▶ Source extract

--

1 Would you agree with that?

2 A. I can explain the way I remember it, what it looked like. It was

3 perhaps more than 50 centimetres high, not very wide, 40 centimetres, not

4 more. It was plugged into a battery, a car battery. It had a headset

5 plugged into it and there were a lot of wires and cables around it.

6 That's what I remember. I also remember it was green.

7 Q. It was attached to a car battery -- yes.

8 A. Right.

9 Q. Now, you mention meeting Zulfo in Ramiz's house, and you said that

10 you knew him because he used to come to your father's house. Now, can you

11 tell us roughly when he came to your father's house? How many years

12 before the war, let's take it that way.

13 A. Sometime in the '80s.

14 Q. Could you be a bit more specific. Are we talking about 1981,

15 1985, 1989? How old were you when you saw Zulfo?

16 A. In 1992.

17 Q. And before that, when you saw Zulfo at your father's house, how

18 old were you roughly?

19 A. I was a young girl. I think I was going to primary school.

20 Q. You say you recognised him from that period of, what, 14, 15 years

21 beforehand?

22 A. Yes.

23 Q. Now, dealing with the period before you arrived in Srebrenica

24 from, say, the 14th to about the 19th of December 1992, wasn't there

25 massive fighting in that whole area, by which I mean the broader Bjelovac

Page 3955

1 area, from Voljevica, Zaluzje, Pirici, Sase, fighting in that whole area?

2 A. I did not understand you very well.

3 Q. Perhaps I can approach it by looking at D45 again, because I'm

4 coming to that in any event. If we look firstly at number 11 we see that

5 a Sretan Djokanovic died in Kostanovici on the 17th of December, 1992.

6 Now, Kostanovici is on the road to Sase, isn't it?

7 A. Yes.

8 Q. Would you agree that is in the broad Bjelovac area. It's in your

9 local area that you're familiar with?

10 A. I am familiar with that area, but that's the area of Sase.

11 Q. Okay. If you look at 253 on that list, you see Zeljko Knezovic

12 who died on the 16th of December, 1992, in Kunjarac. Now, is that in your

13 area?

14 A. Bjelovac is separate. Kunjarac is on the other side of the hill

15 from Bjelovac. And this man or young man or boy that you mentioned is a

16 person I absolutely don't know. Knezovic, I don't know him at all.

17 Q. Just to ask you this, really. How far would you estimate Kunjarac

18 is from Bjelovac?

19 A. Up to three kilometres away, not more.

20 Q. Now, just a couple more names. Number 295, Stanoje Maric who died

21 in Voljevica on the 22nd of December, 1992. Voljevica is the next village

22 up from Bjelovac, isn't it, towards Bratunac?

23 A. Yes. This person I don't know either.

24 Q. And then finally 342, we see Stojan Milic died in Sase on the 15th

25 of December, 1992. Sase is but a few kilometres --

Page 3956

1 A. That's not the same.

2 Q. Sorry, not the same what?

3 A. What I meant is I don't know this person either.

--

▶ Supplied material
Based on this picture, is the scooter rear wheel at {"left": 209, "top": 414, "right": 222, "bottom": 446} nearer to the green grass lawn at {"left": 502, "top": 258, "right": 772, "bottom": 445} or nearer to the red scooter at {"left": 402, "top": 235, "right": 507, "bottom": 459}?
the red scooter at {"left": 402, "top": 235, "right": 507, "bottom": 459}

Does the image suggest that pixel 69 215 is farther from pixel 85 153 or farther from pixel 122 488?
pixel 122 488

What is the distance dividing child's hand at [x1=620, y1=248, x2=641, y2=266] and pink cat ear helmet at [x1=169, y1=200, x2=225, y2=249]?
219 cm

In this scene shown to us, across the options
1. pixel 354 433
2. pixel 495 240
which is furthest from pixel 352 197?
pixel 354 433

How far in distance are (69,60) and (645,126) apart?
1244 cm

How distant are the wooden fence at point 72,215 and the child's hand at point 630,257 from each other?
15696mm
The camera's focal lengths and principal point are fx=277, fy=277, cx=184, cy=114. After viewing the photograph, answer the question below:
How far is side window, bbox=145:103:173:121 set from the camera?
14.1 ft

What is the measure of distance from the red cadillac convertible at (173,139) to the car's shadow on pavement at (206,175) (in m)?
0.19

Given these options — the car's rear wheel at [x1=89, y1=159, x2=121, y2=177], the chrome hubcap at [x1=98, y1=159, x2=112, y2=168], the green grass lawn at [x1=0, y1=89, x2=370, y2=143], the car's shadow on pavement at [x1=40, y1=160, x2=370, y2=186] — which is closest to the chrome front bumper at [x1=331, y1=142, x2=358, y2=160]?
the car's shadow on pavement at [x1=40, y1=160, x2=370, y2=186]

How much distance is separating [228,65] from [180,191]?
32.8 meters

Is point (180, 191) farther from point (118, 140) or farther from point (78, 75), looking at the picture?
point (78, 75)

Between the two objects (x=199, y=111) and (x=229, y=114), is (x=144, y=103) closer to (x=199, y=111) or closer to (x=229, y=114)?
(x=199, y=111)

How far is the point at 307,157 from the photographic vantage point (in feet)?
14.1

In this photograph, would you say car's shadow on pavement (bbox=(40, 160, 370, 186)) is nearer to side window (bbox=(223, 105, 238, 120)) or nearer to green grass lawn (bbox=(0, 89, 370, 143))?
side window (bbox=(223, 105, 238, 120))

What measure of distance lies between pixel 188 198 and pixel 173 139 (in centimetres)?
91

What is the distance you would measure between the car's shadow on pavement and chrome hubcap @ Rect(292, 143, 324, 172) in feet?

--

▶ Work required
Reproduce the passage of the testimony transcript above that begins with the words "7 Q. It was" and ends with "in the '80s.".

▶ Solution
7 Q. It was attached to a car battery -- yes.

8 A. Right.

9 Q. Now, you mention meeting Zulfo in Ramiz's house, and you said that

10 you knew him because he used to come to your father's house. Now, can you

11 tell us roughly when he came to your father's house? How many years

12 before the war, let's take it that way.

13 A. Sometime in the '80s.